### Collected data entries
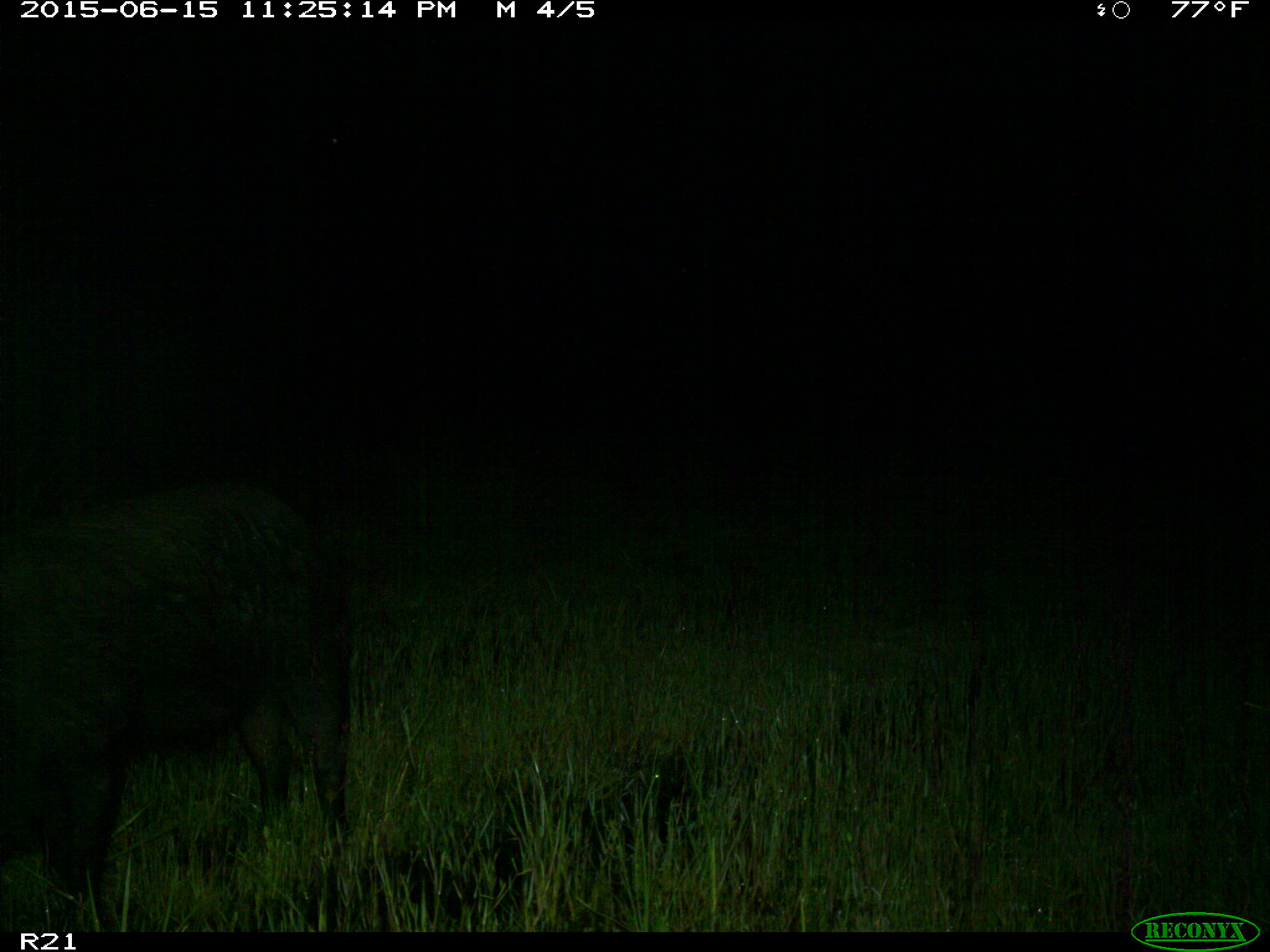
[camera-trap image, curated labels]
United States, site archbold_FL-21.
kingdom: Animalia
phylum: Chordata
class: Mammalia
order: Artiodactyla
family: Suidae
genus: Sus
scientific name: Sus scrofa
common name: wild boar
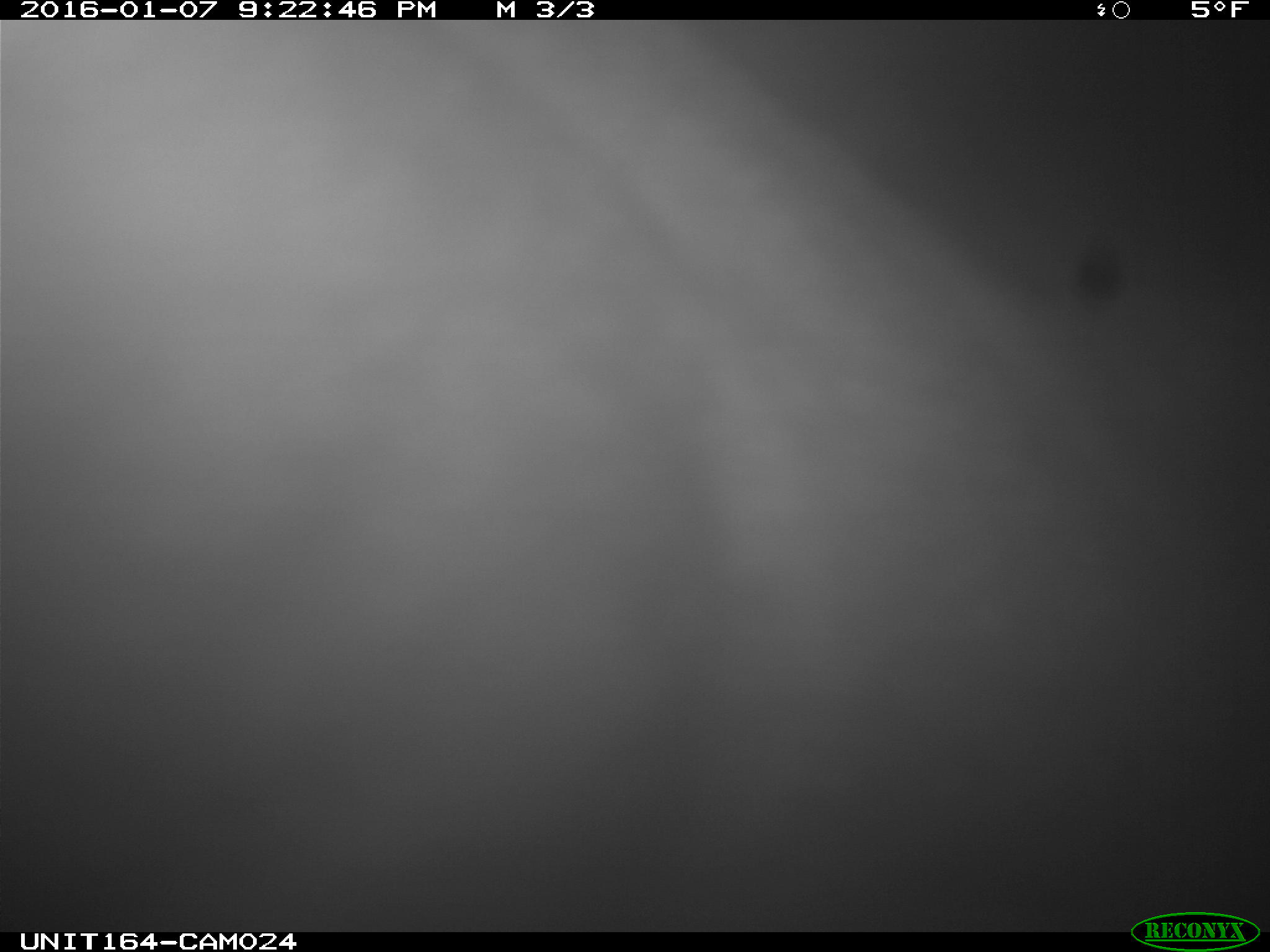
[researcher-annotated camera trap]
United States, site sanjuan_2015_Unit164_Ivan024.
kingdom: Animalia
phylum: Chordata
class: Mammalia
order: Artiodactyla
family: Cervidae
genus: Alces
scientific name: Alces alces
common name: moose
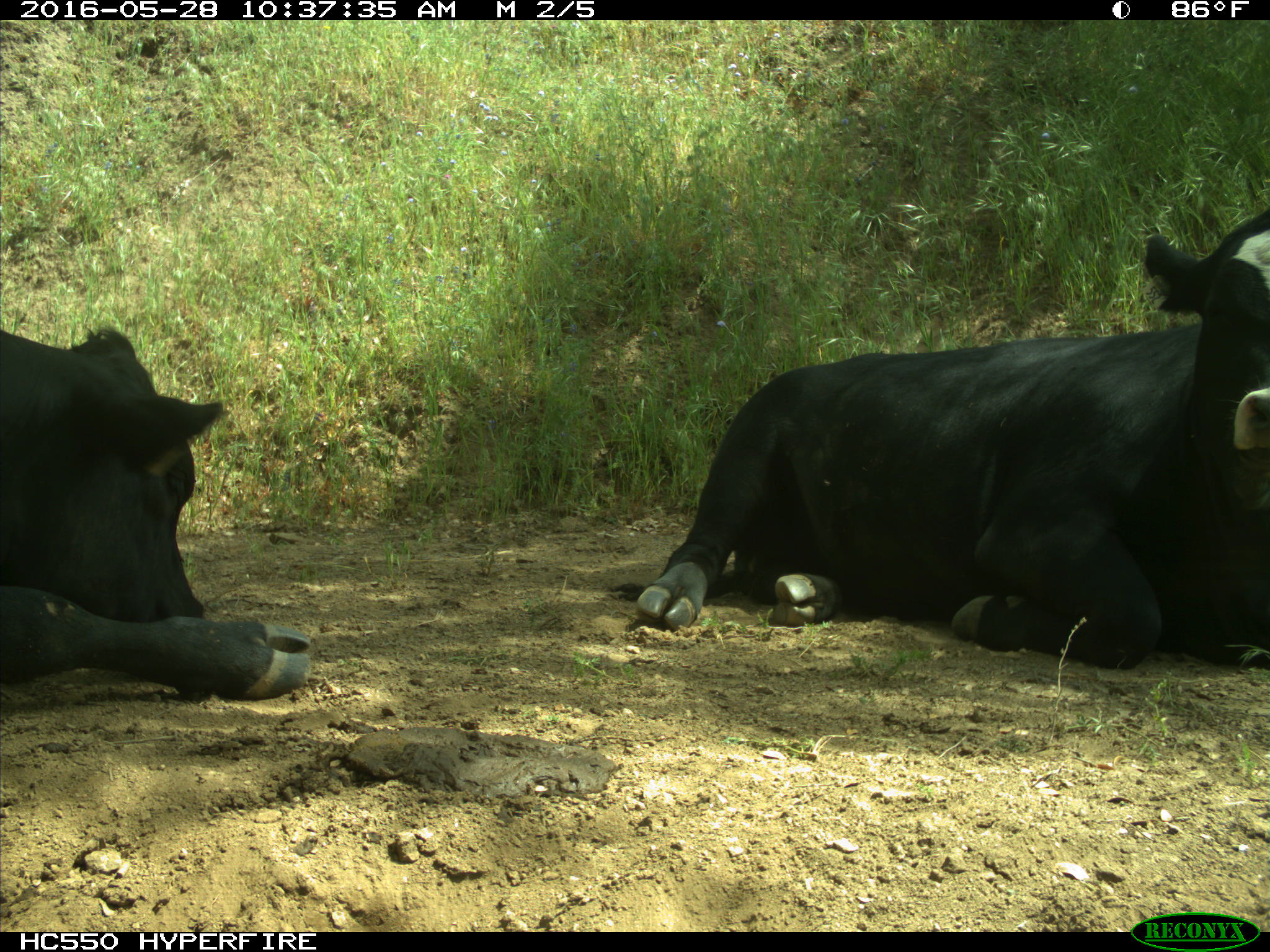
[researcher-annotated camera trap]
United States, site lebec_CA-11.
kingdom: Animalia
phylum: Chordata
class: Mammalia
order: Artiodactyla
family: Bovidae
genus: Bos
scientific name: Bos taurus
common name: domestic cow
Bos taurus (domestic cow).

### Exercise directions
Your reply must consist of one number, the count of lines in the entries that hold "scientific".

### Exercise result
3